It would be nice to have a command that automatically creates such a packaged zip file for a given frame, but such a command doesn't exist yet.
Firefox supports an environment variable called WR_RESOURCE_PATH
which can be set to a path.
This allows easier testing of shader changes. If you point this environment variable at your gfx/webrender/res/
directory, the shaders will be read from that directory when Firefox is launched, so you can test shader changes just by restarting Firefox and don't need to recompile.
TL;DR:
CTRL+SHIFT+3
-
wrench load path/to/wr-capture
(which should have been dropped in your working directory)
Captures are a more complete replayable dump of WebRender's state than a recording. They include the current "scene", which is the complete tree of display lists for the window (in RON); and the current "frame", which is a dump of WebRender's backend state when rendering that scene. The significance of this is that it makes it more likely to reproduce stateful bugs in WebRender.
To create a capture, simply press CTRL+SHIFT+3 in any Firefox running WebRender. It's recommended that you do this from an instance of Firefox that was launched from the terminal, as the dump will be placed in the current working directory, which may not be a writeable location if launched graphically.

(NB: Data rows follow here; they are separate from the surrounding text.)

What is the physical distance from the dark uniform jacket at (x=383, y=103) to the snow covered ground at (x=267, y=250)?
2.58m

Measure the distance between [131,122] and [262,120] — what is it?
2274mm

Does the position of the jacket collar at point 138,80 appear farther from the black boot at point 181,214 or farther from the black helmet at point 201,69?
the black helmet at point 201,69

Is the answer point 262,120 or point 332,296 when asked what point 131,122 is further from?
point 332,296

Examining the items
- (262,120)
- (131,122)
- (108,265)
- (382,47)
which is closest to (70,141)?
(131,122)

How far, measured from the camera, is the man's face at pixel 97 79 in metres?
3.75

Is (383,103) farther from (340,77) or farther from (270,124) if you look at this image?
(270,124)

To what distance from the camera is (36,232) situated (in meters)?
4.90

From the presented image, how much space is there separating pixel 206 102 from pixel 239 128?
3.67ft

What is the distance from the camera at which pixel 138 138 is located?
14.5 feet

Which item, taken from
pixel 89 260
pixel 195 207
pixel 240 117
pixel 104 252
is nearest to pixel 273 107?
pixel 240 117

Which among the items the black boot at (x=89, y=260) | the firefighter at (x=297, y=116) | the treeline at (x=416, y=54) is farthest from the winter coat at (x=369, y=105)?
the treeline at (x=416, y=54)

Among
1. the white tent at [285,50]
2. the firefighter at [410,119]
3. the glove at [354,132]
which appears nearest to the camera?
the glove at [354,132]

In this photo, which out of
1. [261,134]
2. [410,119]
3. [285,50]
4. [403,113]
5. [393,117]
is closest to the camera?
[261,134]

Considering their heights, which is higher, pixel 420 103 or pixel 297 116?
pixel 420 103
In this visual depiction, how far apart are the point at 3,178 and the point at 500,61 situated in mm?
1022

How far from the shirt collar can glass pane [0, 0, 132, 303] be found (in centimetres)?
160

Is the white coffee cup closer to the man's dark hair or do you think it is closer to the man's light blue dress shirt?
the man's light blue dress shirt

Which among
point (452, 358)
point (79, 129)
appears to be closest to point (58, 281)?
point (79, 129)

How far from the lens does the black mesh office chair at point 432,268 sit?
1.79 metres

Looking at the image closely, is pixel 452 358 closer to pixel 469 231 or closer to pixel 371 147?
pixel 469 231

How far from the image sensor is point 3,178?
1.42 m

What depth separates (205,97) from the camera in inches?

If this works, you should see "Capturing WR state to: wr-capture" in your terminal, and a directory called wr-capture should now be in your working directory. The three most interesting files in this directory will be:
- scene-xxx-yyy.ron -- a captured scene (tree of display lists)
- frame-xxx-yyy.ron -- the frame for that scene (dump of backend state)
- wr.txt -- contains which version of WebRender produced the capture (git commit SHA)
There may be multiple scenes/frames if you had multiple windows open (these instructions will assume there's only one).
To replay the capture, checkout WebRender at the commit in wr.txt, and pass the wr-capture directory to wrench:
$ cd wrench
$ git checkout "$(cat path/to/wr-capture/wr.txt)"
$ cargo run --release -- load path/to/wr-capture/
By default, wrench will ignore the scene and skip directly to the frame. If you wish to make changes to the scene to reduce a bug (which is much easier than editing the frame), simply rename or delete the frame.ron so that wrench won't find it, at which point it will fallback to using the scene.ron file.
This section is mostly copied from webrender/debugger/README.md which may be more up to date
WebRender has a live web-based debugger!
In the Gecko source tree, open gfx/webrender_bindings/Cargo.toml
in a text editor.
Add features = ['debugger']
to the end of the file (in the dependencies.webrender
section).
Vendor the rust dependencies locally for the debugger (we don't want these committed to the repo):
./mach vendor rust
Now, build and run firefox as usual.
Finally, open your browser and open the debugger/index.html
file found in the WebRender repo. Click Connect and
the debugger will attempt to connect to WR via websocket.